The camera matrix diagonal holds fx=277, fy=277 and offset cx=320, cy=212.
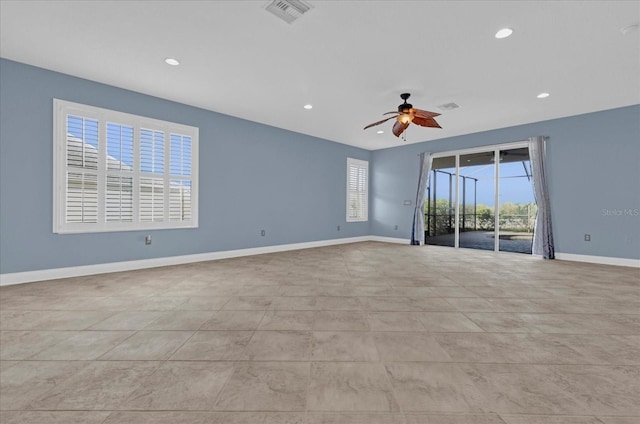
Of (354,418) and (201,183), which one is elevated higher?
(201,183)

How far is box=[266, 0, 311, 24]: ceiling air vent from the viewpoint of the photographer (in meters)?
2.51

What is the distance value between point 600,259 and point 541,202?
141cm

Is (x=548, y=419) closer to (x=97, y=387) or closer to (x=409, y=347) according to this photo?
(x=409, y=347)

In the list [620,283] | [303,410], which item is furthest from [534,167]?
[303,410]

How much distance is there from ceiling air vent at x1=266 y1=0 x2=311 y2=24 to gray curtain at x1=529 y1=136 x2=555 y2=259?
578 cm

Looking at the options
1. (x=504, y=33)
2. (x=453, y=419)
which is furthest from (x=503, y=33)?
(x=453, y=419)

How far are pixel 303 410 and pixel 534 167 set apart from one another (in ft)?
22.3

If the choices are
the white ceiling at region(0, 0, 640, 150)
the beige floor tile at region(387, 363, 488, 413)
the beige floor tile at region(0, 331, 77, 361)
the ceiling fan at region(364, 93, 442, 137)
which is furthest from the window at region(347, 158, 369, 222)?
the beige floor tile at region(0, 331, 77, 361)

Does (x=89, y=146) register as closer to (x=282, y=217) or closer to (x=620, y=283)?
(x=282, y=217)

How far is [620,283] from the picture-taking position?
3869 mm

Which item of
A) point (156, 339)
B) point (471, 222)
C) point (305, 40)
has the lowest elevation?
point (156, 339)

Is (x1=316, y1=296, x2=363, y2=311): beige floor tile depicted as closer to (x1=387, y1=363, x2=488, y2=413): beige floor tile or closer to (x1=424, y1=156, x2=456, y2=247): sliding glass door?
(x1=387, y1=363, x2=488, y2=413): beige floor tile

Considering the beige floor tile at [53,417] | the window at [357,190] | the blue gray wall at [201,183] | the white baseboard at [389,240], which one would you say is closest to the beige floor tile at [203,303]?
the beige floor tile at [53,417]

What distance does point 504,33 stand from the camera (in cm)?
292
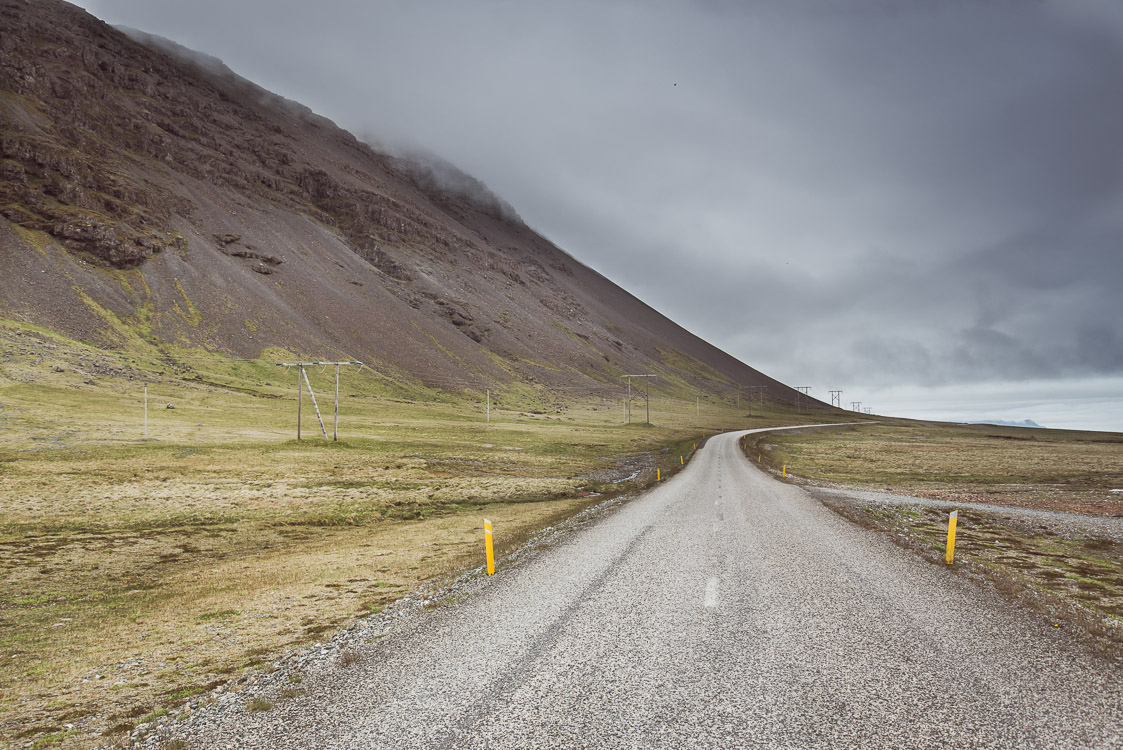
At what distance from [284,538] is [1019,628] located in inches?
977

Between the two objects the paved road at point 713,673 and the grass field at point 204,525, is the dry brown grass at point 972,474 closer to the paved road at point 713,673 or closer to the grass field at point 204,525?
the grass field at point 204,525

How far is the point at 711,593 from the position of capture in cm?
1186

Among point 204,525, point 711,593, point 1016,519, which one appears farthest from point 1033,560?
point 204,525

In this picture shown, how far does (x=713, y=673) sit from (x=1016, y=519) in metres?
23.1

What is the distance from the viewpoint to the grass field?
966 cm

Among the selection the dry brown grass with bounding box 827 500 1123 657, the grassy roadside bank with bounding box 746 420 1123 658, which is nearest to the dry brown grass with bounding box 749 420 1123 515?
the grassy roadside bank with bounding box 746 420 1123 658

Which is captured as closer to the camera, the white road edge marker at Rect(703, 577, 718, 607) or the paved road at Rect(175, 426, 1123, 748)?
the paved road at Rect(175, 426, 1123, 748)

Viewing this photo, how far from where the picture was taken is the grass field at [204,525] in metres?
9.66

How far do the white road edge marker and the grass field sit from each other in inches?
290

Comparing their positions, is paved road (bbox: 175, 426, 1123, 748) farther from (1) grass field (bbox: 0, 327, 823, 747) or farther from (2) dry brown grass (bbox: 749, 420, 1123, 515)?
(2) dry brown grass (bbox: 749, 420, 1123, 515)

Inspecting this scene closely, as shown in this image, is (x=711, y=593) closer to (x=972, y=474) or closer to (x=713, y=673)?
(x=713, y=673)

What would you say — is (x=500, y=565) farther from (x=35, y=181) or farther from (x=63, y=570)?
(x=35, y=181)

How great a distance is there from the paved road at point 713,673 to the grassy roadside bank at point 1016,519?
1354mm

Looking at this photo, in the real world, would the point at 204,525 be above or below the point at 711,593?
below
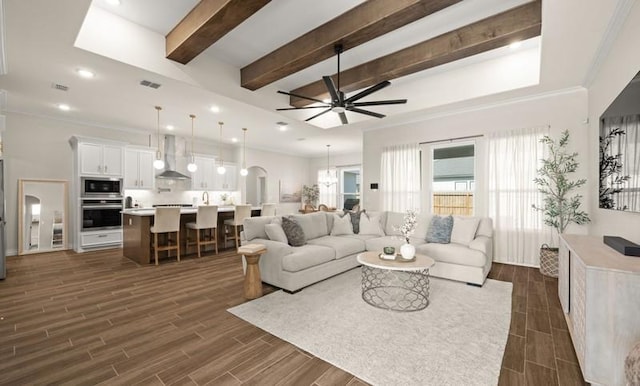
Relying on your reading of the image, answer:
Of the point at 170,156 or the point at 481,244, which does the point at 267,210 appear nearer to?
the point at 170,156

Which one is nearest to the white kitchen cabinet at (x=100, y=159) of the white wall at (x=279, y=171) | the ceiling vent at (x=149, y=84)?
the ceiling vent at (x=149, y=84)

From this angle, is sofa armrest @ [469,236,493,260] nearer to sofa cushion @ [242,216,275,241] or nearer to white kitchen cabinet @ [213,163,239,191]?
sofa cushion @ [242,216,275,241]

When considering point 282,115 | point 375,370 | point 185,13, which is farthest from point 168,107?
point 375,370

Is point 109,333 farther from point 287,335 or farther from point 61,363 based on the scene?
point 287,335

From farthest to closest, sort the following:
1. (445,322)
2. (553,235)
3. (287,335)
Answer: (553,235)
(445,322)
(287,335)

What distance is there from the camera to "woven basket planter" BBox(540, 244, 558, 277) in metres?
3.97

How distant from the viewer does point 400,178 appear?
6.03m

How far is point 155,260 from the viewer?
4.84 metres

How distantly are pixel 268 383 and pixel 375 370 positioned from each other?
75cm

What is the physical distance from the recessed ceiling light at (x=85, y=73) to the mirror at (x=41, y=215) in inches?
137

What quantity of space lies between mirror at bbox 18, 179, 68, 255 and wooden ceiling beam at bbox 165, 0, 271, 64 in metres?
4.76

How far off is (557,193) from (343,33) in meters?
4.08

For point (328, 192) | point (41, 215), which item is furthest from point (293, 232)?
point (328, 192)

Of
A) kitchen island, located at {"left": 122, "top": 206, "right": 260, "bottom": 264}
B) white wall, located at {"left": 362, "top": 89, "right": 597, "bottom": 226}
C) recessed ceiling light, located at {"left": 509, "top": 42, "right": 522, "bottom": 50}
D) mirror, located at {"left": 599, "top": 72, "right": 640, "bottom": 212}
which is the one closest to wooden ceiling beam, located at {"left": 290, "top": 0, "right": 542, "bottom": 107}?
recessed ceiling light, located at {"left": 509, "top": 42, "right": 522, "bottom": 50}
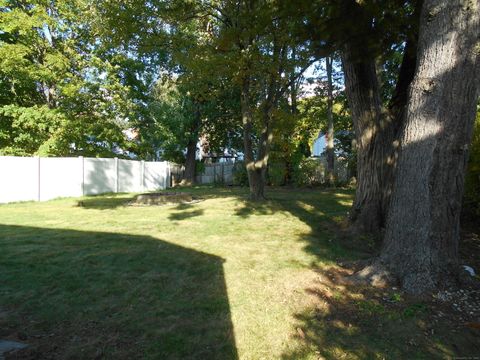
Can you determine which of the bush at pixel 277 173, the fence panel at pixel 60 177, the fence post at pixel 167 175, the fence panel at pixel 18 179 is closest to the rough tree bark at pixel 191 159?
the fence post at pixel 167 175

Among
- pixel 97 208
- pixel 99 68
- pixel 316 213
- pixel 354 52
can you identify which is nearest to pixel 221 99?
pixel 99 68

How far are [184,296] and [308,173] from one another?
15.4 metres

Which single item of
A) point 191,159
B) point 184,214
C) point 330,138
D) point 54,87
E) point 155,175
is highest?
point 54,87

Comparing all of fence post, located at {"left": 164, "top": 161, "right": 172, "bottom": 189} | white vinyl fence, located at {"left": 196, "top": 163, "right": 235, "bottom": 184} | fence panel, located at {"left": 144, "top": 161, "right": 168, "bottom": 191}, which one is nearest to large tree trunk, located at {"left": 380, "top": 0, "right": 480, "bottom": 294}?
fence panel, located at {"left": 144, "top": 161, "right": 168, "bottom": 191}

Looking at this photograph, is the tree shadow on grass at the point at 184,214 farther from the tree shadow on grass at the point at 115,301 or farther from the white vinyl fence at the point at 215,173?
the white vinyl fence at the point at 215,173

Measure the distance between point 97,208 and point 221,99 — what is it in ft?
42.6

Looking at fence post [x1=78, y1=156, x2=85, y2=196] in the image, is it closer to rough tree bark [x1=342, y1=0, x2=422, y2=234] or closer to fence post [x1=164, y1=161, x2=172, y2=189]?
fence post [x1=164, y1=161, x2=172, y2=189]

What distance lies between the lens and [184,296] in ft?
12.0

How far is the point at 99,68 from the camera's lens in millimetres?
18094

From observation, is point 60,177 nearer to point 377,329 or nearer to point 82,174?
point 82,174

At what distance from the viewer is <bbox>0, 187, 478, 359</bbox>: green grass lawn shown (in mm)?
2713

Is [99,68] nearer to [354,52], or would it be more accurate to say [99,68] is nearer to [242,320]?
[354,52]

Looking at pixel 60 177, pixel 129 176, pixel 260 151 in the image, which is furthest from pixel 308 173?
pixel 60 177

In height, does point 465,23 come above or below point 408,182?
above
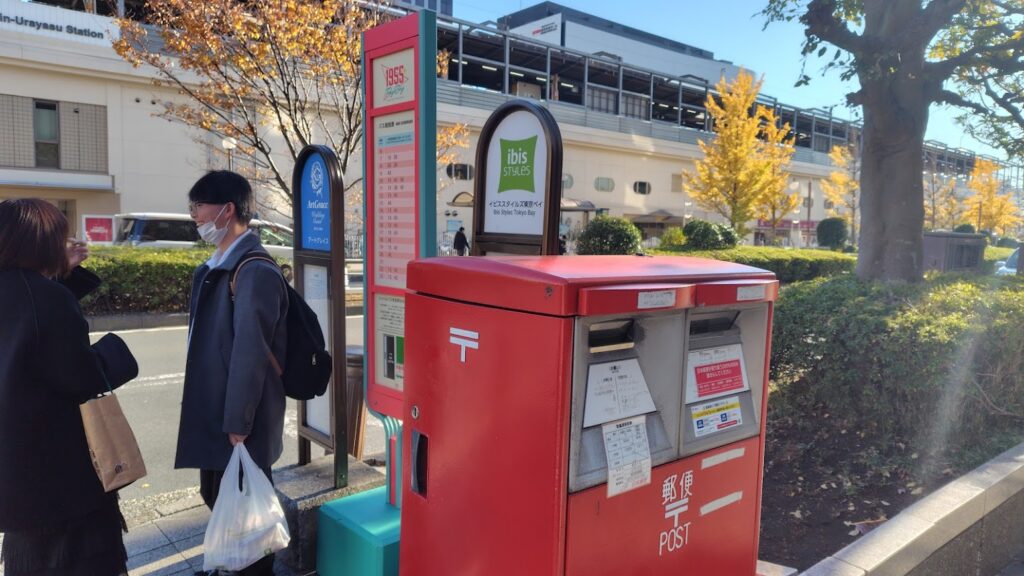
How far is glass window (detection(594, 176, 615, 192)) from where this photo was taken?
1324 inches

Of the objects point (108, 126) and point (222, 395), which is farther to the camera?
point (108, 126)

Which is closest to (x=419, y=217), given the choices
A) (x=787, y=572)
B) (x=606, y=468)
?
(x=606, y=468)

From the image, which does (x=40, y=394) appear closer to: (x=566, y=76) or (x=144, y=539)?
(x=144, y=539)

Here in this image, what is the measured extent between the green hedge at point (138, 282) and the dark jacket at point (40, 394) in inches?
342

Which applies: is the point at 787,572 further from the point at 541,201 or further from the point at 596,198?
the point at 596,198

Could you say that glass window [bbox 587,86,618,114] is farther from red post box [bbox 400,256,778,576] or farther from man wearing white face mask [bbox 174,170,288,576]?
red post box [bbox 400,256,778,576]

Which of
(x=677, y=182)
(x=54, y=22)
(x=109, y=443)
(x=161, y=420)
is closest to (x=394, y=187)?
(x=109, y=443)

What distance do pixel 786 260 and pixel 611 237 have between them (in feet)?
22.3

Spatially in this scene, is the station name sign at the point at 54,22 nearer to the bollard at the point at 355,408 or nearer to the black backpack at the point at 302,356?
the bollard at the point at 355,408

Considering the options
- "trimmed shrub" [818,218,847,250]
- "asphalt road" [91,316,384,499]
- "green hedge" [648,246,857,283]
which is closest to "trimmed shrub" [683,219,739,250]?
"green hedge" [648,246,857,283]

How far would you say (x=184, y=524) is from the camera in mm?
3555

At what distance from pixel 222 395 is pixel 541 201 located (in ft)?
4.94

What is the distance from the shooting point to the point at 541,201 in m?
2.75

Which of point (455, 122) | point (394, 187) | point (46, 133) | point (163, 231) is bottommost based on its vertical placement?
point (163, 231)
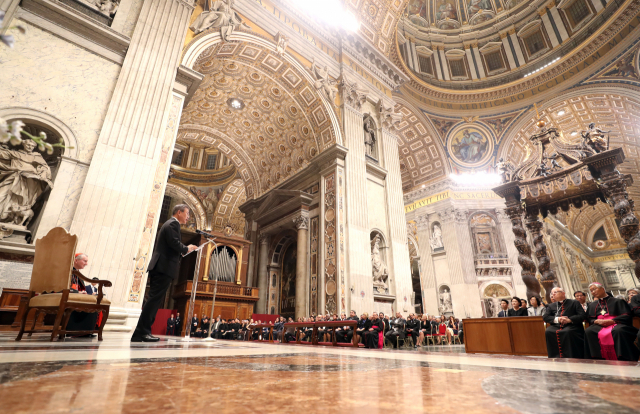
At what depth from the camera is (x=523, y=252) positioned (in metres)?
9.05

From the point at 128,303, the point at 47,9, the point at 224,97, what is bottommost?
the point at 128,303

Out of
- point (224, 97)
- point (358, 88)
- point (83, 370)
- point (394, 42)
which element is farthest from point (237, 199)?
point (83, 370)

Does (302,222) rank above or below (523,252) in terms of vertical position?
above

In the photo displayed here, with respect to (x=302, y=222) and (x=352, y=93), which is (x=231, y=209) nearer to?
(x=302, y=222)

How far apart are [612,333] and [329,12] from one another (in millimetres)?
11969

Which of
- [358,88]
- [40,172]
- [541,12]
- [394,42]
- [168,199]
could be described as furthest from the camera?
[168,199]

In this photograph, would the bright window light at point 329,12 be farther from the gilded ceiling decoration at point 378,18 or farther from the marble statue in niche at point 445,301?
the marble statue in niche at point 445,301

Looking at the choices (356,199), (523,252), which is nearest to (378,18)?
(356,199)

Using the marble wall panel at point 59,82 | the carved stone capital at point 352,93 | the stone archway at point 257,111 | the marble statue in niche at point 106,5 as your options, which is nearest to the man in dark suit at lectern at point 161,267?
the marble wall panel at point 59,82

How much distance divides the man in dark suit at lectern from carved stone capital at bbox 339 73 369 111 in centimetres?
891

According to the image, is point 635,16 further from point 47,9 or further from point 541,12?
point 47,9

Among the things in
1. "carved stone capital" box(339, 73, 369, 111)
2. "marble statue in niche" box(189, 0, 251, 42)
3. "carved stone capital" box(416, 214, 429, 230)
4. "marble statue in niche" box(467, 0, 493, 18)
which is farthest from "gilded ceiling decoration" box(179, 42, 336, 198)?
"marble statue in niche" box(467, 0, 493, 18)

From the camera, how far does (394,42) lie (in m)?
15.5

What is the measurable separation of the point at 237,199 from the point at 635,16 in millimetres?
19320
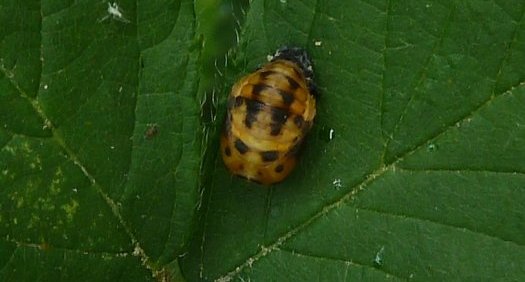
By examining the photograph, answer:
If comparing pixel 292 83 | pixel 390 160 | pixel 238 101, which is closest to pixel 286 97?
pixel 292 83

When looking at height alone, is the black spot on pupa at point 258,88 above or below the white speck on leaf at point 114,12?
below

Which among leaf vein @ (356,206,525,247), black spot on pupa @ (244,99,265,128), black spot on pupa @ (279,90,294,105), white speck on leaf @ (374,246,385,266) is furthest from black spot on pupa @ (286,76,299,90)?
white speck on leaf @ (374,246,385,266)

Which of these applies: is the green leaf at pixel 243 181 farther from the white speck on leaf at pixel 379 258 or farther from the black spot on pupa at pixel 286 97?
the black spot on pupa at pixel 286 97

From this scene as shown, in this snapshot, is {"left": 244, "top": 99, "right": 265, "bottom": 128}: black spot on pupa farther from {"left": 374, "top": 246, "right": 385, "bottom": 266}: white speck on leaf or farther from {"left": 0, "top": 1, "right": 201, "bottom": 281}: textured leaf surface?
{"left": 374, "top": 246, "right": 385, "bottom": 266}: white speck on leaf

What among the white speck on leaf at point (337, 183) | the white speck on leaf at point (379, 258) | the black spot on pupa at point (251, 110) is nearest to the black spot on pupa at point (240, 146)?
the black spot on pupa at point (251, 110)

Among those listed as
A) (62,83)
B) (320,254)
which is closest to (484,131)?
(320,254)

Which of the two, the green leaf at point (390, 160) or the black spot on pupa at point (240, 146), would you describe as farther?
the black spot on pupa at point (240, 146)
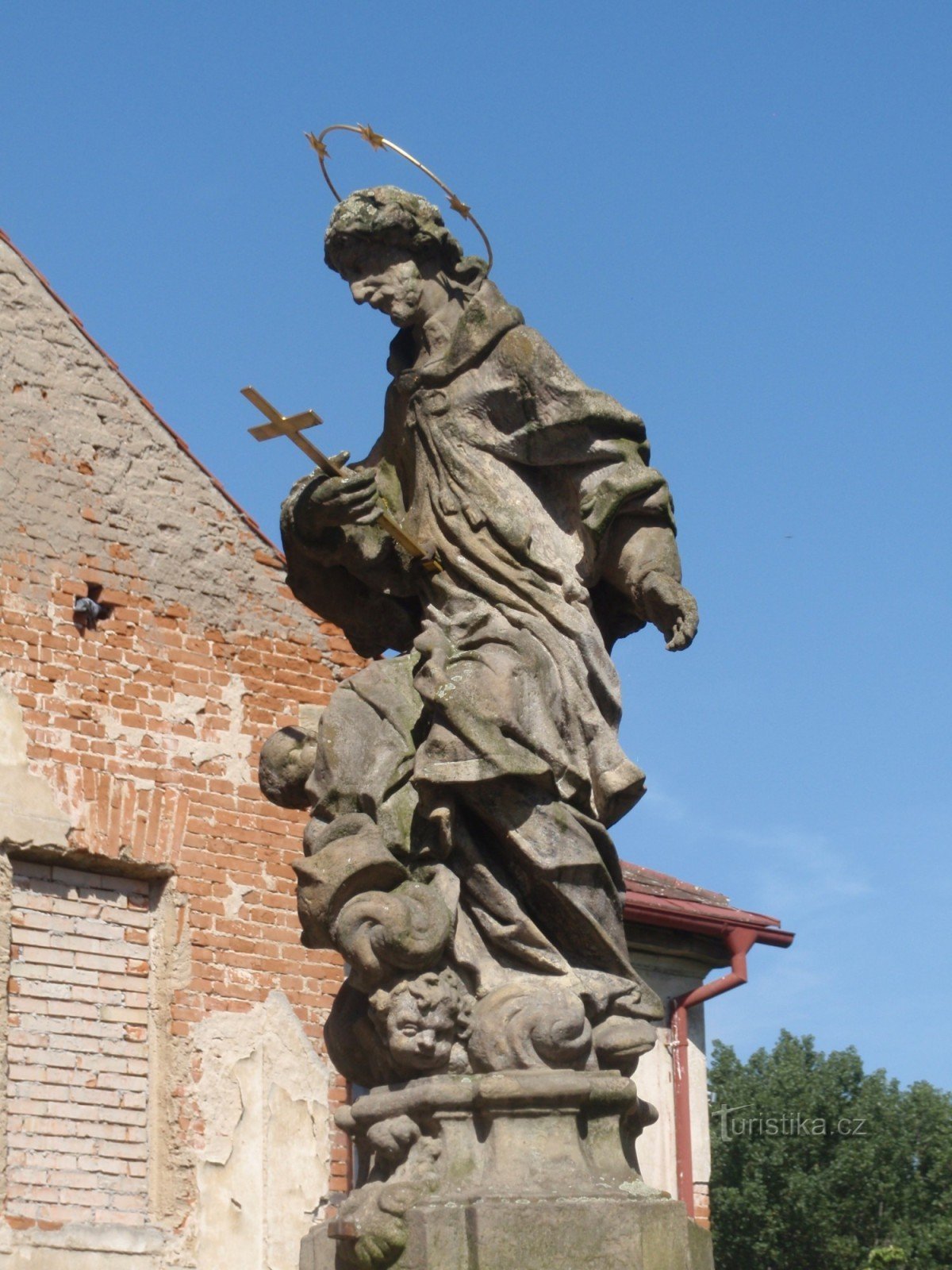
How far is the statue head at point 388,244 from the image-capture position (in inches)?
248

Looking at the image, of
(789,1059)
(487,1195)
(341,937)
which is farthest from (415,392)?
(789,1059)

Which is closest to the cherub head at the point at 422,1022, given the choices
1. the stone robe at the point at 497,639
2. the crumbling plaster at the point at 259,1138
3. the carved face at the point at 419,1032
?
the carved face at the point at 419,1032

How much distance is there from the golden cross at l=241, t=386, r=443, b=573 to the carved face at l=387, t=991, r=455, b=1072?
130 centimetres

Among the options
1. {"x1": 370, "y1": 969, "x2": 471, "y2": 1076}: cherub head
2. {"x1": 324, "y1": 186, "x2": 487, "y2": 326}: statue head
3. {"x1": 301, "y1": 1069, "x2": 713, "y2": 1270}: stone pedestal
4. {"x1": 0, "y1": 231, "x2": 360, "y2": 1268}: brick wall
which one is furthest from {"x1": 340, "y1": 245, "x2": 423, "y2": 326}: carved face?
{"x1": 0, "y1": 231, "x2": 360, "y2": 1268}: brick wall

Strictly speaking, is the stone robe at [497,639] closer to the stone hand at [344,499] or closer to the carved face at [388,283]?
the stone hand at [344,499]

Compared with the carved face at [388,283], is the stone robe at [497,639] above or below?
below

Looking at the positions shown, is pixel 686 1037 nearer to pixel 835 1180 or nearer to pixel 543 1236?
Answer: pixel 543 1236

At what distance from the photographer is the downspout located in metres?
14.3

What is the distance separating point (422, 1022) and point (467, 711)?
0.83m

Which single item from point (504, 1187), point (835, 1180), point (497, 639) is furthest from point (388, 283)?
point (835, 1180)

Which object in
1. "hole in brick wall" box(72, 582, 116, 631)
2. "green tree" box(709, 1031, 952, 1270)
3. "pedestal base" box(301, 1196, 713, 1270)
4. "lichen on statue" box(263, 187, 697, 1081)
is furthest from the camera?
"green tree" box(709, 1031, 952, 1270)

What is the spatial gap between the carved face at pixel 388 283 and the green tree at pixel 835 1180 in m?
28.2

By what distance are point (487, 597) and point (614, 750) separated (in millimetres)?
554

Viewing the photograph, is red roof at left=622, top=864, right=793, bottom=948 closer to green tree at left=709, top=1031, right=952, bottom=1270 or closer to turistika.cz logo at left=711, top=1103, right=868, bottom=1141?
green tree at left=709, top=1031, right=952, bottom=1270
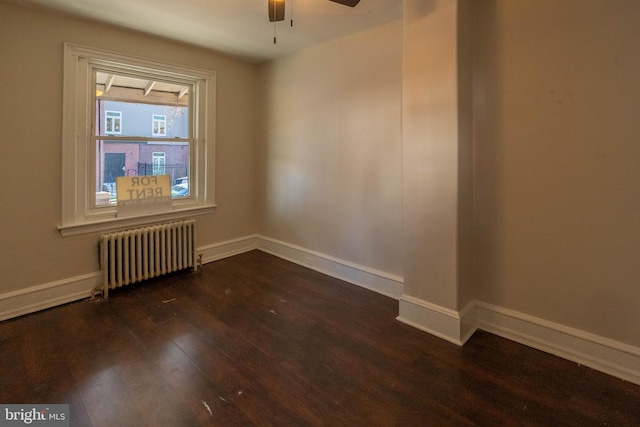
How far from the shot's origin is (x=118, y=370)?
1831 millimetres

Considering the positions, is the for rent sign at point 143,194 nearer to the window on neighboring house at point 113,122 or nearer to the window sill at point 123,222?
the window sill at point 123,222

++++++++++++++++++++

* _Your instructions_: Copy out every line of the items above that contains the string "height". Matches must agree in case.

* _Exercise output_:
In height, does point 465,23 come above or below point 408,182?
When looking at height alone, is the black spot on pupa at point 258,88 above or below the white speck on leaf at point 114,12?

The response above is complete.